**PAGE TEXT**.
%%

Rome Total War fans: FYI

There’s very little they can do to directly manipulate the AI, but a long while ago I read a bunch of stuff on the Total Realism forums, and iirc what they’ve done is boost hitpoints and morale without adding offense, with the effect that troops take longer to die, and don’t break as soon. In addition, there’s some formation mod which alters what formations the AI uses and how strictly it stays in formation, which supposedly improves the AI somewhat.

I broke down and reinstalled and downloaded the patch. Started as the Romans, and I just trounced Phyrrus, although he kinda handed me a huge terrain advantage. I was able to set up defensively on a steep slope, which gave my velites enough range to neutralize his elephants before they did too much damage, and his hoplites were all dead tired by the time they got to my lines and went down fairly easily. So, too early for me to pass judgement on the battle difficulty yet. Crunched for money, though, so I’m going to have to sack a couple rebel cities to boost my treasury.

%%

**RECORD EXCERPTS**.
%%

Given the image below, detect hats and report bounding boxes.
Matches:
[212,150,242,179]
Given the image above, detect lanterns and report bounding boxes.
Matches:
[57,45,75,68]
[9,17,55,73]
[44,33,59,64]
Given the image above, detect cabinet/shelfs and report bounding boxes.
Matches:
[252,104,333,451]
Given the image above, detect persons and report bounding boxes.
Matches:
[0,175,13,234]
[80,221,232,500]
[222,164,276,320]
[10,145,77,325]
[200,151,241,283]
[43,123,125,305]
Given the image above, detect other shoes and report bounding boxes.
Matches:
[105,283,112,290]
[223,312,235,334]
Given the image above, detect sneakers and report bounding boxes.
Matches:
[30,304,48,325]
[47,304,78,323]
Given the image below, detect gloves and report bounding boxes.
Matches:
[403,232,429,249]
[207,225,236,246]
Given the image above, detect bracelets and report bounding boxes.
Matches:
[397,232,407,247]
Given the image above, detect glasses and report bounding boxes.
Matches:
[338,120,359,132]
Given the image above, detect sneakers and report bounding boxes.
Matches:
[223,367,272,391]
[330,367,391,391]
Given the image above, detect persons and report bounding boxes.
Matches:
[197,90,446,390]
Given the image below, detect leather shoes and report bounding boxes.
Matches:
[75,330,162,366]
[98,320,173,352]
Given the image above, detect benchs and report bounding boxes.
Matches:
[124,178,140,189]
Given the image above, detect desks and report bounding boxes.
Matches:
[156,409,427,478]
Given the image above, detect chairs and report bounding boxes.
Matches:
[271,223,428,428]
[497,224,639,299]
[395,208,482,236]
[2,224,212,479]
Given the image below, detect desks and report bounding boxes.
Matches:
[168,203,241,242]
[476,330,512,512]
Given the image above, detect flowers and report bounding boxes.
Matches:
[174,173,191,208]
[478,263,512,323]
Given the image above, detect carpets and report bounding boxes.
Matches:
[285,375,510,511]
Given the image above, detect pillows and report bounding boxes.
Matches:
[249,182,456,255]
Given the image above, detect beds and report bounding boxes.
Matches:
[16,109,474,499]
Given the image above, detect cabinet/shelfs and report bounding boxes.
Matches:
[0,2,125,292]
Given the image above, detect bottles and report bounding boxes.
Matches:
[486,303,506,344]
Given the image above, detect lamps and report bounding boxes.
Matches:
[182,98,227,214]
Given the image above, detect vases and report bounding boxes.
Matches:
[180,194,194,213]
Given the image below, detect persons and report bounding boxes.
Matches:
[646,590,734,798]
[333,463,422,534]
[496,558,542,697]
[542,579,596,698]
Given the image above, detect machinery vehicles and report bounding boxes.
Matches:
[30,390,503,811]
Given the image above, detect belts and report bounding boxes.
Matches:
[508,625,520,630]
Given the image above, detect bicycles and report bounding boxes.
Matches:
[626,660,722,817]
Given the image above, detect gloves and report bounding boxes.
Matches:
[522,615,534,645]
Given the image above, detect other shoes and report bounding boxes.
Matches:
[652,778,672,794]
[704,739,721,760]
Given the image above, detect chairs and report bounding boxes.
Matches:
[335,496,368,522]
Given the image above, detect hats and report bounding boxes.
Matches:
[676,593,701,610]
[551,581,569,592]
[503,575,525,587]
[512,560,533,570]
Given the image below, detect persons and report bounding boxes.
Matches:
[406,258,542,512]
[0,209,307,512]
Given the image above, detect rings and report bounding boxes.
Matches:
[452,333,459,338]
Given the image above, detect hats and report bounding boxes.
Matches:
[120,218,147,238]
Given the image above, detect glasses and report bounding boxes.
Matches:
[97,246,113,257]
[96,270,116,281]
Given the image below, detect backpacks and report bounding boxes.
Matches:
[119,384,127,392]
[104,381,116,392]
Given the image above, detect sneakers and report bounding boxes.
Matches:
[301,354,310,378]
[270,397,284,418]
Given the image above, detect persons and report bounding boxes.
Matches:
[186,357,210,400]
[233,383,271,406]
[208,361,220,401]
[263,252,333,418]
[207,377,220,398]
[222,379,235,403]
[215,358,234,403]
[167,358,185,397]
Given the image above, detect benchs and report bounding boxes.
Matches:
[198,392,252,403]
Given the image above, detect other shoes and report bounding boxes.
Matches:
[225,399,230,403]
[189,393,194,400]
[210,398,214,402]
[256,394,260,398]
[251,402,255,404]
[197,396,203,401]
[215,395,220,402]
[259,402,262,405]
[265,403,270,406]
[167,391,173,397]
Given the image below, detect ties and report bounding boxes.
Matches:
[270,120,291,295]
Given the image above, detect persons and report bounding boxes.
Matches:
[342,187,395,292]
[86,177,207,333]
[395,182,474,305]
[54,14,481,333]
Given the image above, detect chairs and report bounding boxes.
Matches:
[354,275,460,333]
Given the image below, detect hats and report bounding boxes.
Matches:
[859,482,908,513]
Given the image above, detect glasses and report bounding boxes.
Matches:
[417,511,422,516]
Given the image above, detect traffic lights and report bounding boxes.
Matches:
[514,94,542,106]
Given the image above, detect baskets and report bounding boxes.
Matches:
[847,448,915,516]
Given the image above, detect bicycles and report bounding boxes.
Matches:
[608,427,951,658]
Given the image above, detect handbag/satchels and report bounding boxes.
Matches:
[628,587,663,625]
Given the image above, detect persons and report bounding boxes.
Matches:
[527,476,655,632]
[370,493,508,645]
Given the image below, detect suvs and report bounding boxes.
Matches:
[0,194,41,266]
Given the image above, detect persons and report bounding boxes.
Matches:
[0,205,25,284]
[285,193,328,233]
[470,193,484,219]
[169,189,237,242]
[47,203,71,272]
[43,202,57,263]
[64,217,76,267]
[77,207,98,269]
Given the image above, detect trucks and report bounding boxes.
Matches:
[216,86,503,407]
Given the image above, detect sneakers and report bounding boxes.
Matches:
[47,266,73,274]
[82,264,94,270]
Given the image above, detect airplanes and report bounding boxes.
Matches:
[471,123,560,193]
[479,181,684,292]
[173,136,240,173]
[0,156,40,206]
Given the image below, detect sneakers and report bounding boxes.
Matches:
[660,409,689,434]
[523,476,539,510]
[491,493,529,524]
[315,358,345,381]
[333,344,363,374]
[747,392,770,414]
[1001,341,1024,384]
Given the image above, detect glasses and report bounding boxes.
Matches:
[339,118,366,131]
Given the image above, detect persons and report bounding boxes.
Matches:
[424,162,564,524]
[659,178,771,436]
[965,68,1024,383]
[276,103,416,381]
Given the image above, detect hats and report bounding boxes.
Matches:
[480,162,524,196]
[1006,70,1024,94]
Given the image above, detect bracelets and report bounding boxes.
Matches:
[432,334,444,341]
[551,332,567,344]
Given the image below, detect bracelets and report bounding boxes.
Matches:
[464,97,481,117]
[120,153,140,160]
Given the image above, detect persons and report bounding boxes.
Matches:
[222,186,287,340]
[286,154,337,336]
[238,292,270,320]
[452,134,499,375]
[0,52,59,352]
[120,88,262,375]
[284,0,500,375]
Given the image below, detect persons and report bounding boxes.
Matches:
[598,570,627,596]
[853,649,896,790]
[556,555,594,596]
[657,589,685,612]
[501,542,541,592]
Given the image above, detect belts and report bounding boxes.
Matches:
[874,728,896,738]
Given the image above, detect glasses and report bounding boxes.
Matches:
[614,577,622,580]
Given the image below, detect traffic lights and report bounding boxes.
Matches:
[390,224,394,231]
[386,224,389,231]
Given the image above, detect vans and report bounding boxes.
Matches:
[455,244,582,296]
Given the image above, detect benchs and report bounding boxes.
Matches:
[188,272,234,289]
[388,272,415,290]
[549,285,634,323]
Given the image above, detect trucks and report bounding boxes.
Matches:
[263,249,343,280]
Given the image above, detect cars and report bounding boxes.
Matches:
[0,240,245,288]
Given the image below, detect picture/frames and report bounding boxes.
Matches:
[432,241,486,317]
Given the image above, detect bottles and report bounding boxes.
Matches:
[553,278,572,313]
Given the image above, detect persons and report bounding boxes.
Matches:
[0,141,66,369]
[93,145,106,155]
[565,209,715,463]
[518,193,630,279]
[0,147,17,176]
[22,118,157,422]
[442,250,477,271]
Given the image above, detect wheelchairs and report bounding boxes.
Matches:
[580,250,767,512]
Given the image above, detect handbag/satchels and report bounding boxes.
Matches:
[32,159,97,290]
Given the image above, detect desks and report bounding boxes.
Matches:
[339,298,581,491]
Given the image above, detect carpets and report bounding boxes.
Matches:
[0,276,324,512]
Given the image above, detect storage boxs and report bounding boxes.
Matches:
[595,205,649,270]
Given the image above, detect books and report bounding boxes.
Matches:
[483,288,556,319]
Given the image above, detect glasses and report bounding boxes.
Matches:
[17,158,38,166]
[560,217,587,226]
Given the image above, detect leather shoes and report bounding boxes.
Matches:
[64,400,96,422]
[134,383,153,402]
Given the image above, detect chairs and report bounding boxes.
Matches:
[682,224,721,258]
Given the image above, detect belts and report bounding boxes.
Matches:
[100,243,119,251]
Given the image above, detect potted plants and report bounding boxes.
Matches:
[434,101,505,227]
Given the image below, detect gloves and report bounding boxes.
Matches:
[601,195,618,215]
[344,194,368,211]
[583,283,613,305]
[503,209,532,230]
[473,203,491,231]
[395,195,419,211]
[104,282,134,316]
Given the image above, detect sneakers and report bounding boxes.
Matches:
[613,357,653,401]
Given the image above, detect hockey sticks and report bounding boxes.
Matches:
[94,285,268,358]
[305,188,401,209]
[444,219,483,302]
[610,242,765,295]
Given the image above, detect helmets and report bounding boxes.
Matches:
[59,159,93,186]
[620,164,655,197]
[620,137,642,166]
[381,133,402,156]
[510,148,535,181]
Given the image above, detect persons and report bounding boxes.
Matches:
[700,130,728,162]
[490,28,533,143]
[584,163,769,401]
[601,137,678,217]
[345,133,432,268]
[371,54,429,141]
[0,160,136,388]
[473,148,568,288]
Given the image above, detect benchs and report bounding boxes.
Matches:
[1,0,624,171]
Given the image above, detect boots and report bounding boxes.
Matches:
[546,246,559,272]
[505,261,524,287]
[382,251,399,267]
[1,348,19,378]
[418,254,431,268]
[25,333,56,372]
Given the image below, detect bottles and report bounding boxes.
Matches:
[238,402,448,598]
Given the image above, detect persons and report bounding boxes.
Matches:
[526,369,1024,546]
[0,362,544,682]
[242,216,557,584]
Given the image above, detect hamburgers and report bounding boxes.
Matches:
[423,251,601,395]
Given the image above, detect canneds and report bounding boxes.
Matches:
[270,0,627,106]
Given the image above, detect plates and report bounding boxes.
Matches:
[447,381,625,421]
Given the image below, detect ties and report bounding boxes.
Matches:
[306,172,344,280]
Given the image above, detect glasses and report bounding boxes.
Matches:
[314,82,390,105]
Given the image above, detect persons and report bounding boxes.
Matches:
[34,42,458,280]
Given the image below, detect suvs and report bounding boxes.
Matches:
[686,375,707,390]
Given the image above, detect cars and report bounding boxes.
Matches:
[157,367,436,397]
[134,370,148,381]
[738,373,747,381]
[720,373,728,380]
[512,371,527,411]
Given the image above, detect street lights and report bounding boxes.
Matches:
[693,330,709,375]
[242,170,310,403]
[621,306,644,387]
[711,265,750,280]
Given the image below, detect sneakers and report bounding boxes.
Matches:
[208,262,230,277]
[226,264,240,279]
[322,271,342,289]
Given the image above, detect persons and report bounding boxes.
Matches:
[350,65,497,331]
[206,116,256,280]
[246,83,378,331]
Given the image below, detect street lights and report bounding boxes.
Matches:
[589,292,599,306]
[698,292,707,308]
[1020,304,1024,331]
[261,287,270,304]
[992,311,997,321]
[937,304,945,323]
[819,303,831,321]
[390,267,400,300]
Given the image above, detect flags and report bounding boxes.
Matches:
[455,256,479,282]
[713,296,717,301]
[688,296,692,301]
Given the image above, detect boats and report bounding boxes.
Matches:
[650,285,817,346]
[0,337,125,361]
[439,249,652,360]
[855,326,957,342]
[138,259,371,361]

%%

**GIVEN EXERCISE A**.
Name every unit type mentioned in the Rome Total War post above.
**GIVEN EXERCISE B**.
Quote the Rome Total War post from "I broke down" up to and including "boost my treasury.".
**GIVEN EXERCISE C**.
Write the next part of the Rome Total War post above, following its final sentence.

**RIGHT ANSWER A**.
velites, elephants, hoplites

**RIGHT ANSWER B**.
I broke down and reinstalled and downloaded the patch. Started as the Romans, and I just trounced Phyrrus, although he kinda handed me a huge terrain advantage. I was able to set up defensively on a steep slope, which gave my velites enough range to neutralize his elephants before they did too much damage, and his hoplites were all dead tired by the time they got to my lines and went down fairly easily. So, too early for me to pass judgement on the battle difficulty yet. Crunched for money, though, so I’m going to have to sack a couple rebel cities to boost my treasury.

**RIGHT ANSWER C**.
I’ve been meaning to try the Total Realism mod for ages and I have no doubt it’s more historical that vanilla overall. Lord do I hate the vanilla implementation of Lagif Egypt. But I haven’t gotten around to it yet for a couple of reasons:

  1. The truly dedicated MTW grognards ( or pseudo-grognards, I don’t know if any TW series have ever been hardcore enough for the true strategy nuts :smiley: ), loved the long, epic battles and missed that in RTW. In MTW a single large battles could literally take hours. I can sympathize with that view - certainly it allowed a lot more scope for careful battlefield maneouvering and a great feeling of satisfaction when it was a good one.

But often they were endurance contests ( ugh, those Mongol battles exhausted me ) and I like the fact that I could fire up RTW and play for a quick hour before work, without having to worry about having time to either finish up a key fight or refight it all over again. Total Realism deliberately seeks to slow the pace of the fighting and that sounds attractive in one respect and less so in another. It’s helped me hesitate.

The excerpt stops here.